Architecture

Comparison Process

This is the overview of the comparison process as a whole. Each of the six phases of the comparison process of EMF Compare are briefly defined on the Overview, and a much more in-depth explanation will be given below, in our explanations of the default behavior of EMF Compare.

Project Architecture

EMF Compare is built on top of the Eclipse platform. We depend on the Eclipse Modeling Framework (EMF), the Eclipse Compare framework and, finally, Eclipse Team, the framework upon which the repository providers (EGit, CVS, Subversive...) are built.

The EMF Compare extensions target specific extensions of the modeling framework: UML, the Graphical Modeling Framework (and its own extensions, papyrus, ecoretools, ...).

Whilst we are built atop bricks that are tightly coupled with the eclipse platform, it should be noted that the core of EMF Compare can be run in a standalone application with no runtime dependencies towards Eclipse; as can EMF itself.

The Comparison Model

EMF Compare uses a single model, which root is a Comparison object, to represent all of the information regarding the comparison: matched objects, matched resources, detected differences, links between these references, etc. The root Comparison is created at the beginning of the Match process, and will undergo a set of successive refinings during the remainder of the Comparison: Diff, Equivalence, Dependencies... will all add their own information to the Comparison.

So, how exactly is represented all of the information the Comparison model can hold, and how to make sense of it all?

Match

A Match element is how we represent that the n compared versions have elements that are basically the same. For example, if we are comparing two different versions v1 and v2 of a given model which look like:

Master Borrowables

Comparing these two models, we'll have a Comparison model containing three matches:

  1. library <-> library
  2. Book <-> Novel
  3. title <-> title

In other words, the comparison model contains an aggregate of the two or three compared models, in the form of Match elements linking the elements of all versions together. Differences will then be detected on these Match and added under them, thus allowing us to know both:

Diff

Diff elements are created during the differencing process in order to represent the actual modifications that can be detected within the source model(s). The Diff concept itself is only there as the super-class of the three main kind of differences EMF Compare can detect in a model, namely ReferenceChange, AttributeChange and ResourceAttachmentChange. We'll go back to these three sub-classes in a short while.

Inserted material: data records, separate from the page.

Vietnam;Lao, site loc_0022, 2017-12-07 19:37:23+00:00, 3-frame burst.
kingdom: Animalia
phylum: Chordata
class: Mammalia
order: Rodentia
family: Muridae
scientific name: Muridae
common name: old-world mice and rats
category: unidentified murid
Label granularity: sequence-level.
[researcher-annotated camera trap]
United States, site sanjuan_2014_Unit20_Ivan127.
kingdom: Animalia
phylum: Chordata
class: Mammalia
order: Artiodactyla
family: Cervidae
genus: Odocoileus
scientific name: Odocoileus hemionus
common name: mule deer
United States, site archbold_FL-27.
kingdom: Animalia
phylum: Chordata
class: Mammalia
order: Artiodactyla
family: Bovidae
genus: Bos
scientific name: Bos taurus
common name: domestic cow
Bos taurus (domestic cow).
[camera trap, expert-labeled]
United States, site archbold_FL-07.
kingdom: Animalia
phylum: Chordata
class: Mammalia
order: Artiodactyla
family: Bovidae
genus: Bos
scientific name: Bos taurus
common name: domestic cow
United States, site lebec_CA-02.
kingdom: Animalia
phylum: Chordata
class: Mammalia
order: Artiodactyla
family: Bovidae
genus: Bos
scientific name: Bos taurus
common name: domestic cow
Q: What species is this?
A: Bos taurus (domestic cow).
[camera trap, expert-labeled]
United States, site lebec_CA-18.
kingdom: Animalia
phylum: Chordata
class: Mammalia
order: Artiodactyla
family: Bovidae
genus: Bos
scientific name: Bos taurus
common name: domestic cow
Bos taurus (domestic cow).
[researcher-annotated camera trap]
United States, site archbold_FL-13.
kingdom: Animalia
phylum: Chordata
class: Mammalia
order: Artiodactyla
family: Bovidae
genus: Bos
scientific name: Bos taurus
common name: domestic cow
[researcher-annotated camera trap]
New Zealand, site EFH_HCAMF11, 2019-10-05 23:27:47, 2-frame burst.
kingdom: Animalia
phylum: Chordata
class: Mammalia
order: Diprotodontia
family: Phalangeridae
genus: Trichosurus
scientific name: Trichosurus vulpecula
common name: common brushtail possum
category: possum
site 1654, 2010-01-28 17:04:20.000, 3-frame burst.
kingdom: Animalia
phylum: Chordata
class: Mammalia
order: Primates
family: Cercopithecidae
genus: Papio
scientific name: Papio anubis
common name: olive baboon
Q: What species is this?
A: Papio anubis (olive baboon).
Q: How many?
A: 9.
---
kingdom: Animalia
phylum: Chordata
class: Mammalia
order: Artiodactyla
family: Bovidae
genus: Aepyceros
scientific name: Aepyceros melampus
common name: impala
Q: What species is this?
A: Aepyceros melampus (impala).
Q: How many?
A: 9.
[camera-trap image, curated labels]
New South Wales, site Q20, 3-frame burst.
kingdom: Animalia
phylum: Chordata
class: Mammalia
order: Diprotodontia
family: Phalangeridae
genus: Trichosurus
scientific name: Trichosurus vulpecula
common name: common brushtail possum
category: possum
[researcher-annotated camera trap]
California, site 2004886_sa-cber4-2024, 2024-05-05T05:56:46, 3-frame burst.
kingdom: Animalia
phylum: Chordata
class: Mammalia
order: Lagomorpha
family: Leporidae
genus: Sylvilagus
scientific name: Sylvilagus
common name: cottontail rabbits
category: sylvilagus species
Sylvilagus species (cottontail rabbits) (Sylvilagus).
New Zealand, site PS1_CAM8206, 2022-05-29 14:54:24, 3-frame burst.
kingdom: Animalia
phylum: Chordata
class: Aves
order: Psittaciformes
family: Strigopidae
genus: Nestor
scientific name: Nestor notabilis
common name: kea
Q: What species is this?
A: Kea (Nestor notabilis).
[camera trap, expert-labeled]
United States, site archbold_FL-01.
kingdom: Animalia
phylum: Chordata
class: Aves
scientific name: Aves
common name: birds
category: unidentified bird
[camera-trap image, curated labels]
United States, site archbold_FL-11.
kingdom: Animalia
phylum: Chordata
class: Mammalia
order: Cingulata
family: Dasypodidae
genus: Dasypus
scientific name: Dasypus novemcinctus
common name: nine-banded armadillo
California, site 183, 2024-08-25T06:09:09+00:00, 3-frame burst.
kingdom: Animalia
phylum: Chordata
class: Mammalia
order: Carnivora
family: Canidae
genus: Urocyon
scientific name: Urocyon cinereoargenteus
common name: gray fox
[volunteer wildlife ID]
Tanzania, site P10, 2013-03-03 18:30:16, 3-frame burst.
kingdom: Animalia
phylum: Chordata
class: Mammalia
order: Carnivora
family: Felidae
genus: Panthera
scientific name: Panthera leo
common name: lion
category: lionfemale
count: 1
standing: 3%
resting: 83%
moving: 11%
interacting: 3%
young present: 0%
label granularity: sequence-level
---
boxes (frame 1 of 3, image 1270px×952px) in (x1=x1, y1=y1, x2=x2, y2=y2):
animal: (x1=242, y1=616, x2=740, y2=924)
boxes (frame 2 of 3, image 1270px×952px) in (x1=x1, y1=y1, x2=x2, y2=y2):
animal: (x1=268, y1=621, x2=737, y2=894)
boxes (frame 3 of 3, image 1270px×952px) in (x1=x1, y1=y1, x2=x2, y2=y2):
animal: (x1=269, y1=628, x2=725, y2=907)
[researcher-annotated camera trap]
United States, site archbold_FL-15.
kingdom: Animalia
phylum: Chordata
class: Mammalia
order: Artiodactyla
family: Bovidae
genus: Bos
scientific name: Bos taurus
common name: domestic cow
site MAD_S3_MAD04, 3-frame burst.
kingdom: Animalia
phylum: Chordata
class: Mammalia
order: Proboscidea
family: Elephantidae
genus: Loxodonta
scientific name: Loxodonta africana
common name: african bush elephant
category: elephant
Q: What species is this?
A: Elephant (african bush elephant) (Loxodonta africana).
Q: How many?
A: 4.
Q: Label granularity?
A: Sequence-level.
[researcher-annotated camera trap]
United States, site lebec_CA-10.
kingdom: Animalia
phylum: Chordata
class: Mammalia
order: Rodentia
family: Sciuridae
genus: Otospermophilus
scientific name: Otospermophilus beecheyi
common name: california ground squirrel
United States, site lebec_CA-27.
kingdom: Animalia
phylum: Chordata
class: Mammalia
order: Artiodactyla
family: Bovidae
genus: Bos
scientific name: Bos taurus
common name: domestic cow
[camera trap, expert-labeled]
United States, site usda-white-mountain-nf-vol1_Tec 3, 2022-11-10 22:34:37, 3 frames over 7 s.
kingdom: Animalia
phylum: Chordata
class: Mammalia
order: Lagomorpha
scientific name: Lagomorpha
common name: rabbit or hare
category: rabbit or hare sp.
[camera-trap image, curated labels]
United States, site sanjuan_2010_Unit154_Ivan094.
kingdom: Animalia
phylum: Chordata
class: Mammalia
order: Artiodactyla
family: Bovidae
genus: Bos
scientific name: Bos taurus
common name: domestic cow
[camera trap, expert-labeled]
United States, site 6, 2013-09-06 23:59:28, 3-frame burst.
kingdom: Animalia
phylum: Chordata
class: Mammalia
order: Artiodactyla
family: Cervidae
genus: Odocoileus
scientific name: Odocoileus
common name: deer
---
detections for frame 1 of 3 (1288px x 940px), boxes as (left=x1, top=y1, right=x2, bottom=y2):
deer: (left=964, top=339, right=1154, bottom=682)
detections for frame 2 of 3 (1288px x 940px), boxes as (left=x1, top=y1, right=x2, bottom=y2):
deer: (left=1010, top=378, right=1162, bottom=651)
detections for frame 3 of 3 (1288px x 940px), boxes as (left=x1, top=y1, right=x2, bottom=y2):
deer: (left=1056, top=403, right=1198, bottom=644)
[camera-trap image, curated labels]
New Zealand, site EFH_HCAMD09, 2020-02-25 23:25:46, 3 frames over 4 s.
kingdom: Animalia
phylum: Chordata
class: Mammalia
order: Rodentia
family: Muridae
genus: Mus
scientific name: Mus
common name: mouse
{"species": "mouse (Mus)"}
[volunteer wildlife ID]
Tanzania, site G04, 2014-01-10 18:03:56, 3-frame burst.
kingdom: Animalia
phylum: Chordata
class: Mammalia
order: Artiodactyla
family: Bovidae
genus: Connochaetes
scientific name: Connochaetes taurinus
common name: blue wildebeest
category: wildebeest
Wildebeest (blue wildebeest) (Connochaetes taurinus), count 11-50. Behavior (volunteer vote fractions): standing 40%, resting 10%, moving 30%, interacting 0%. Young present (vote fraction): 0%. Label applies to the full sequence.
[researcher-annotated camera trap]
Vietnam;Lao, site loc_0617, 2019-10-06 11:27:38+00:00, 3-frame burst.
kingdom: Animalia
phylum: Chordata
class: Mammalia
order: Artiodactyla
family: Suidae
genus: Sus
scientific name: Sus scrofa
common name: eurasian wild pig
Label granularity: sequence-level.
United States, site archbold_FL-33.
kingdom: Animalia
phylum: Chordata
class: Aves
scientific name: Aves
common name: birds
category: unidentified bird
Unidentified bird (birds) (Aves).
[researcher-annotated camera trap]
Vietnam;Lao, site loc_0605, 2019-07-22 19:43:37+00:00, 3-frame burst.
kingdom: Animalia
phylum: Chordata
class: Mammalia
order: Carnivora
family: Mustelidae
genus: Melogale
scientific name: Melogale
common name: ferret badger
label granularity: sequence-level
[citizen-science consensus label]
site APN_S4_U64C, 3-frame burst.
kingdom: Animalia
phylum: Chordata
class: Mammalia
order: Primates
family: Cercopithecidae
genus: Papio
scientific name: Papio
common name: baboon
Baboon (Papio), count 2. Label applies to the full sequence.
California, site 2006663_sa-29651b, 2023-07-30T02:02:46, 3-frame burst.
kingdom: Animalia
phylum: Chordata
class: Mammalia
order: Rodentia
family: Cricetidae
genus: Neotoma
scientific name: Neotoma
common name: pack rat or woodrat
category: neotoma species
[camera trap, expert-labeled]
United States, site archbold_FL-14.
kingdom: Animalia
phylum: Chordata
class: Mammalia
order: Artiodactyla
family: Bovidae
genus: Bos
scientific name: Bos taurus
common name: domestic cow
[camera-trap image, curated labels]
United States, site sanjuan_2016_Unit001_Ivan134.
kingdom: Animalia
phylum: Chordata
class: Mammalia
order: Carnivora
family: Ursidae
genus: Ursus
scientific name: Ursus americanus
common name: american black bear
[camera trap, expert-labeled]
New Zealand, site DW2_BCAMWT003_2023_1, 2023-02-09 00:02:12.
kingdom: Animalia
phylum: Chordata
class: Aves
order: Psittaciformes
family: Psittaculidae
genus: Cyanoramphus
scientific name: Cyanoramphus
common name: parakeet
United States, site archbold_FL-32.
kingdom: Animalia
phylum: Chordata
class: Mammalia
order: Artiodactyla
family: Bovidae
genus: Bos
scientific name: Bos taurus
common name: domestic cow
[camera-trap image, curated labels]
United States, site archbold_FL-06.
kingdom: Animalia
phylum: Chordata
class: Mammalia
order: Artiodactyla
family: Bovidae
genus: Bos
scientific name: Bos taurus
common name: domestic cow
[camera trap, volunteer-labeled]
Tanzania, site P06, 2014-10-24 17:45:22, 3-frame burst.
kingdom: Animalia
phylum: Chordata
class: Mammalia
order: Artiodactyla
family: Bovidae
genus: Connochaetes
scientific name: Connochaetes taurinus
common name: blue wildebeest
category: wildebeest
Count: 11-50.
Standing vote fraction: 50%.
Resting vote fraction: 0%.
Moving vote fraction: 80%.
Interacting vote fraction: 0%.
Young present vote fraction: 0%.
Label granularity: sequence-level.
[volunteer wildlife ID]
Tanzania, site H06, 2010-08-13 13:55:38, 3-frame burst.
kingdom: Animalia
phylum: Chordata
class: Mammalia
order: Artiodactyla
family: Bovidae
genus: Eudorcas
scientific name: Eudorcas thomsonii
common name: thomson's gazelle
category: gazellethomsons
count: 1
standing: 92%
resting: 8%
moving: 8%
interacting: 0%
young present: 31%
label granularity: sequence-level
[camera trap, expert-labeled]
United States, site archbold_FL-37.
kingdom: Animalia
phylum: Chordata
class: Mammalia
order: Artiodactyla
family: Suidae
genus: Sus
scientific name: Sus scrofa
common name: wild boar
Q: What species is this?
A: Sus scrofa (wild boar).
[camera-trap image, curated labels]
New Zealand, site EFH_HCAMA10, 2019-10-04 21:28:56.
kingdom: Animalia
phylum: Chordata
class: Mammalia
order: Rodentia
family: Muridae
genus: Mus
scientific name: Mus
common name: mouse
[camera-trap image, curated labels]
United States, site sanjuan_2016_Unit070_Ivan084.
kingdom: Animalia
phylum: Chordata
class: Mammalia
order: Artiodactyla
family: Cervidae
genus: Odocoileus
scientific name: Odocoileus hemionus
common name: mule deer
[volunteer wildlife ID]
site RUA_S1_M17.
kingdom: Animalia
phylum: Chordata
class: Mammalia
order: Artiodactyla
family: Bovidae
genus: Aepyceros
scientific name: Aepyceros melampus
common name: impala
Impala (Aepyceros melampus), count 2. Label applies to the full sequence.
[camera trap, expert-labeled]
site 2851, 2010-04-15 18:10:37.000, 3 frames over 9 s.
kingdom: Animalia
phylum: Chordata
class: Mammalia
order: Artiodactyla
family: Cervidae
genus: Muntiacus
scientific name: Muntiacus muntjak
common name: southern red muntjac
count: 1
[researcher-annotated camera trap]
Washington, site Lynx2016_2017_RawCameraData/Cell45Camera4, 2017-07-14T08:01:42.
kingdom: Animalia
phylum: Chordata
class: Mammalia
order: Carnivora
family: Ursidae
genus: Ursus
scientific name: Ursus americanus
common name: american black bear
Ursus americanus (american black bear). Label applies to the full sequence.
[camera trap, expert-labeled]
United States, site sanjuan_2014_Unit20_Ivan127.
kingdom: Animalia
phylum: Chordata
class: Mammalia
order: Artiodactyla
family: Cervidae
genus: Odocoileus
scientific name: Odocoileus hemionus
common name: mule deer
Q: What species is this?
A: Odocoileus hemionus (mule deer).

Whatever their type, the differences share a number of common elements:

In order to ensure that the model stays coherent through individual merge operations, we've also decided to link differences together through a number of associations and references. For example, there are times when one difference cannot be merged without first merging another, or some differences which are exactly equivalent to one another. In no specific order:

As mentionned above, there are only three kind of differences that we will detect through EMF Compare, which will be sufficient for all use cases. ReferenceChange differences will be detected for every value of a reference for which we detect a change. Either the value was added, deleted, or moved (within the reference or between distinct references). AttributeChange differences are the same, but for attributes instead of references. Lastly, the ResourceAttachmentChange differences, though very much alike the ReferenceChanges we create for containment references, are specifically aimed at describing changes within the roots of one of the compared resources.

Conflict

Conflict will only be detected during three-way comparisons. There can only be "conflicts" when we are comparing two different versions of a same model along with their common ancestor. In other words, we need to able to compare two versions of a common element with a "reference" version of that element.

There are many different kinds of conflicts; to name a few:

Conflicts can be of two kinds. We call PSEUDO conflict a conflict where the two sides of a comparison have changed as compared to their common ancestor, but where the two sides are actually now equal. In other words, the end result is that the left is now equal to the right, even though they are both different from their ancestor. This is the opposite of REAL conflict where the value on all three sides is different. In terms of merging, pseudo conflicts do not need any particular action, whilst real conflicts actually need resolution.

There can be more than two differences conflicting with each other. For example, the deletion of an element from one side will most likely conflict with a number of differences from the other side.

Equivalence

EMF Compare uses Equivalence elements in order to link together a number of differences which can ultimately be considered to be the same. For example, ecore's eOpposite references will be maintained in sync with one another. As such, modifying one of the two references will automatically update the second one accordingly. The manual modification and the automatic update are two distinct modifications of the model, resulting in two differences detected. However, merging any of these two differences will automatically merge the other one. Therefore both are marked as being equivalent to each other.

There can be more than two differences equivalent with each other; in which case all will be added to a single Equivalence object, representing their relations.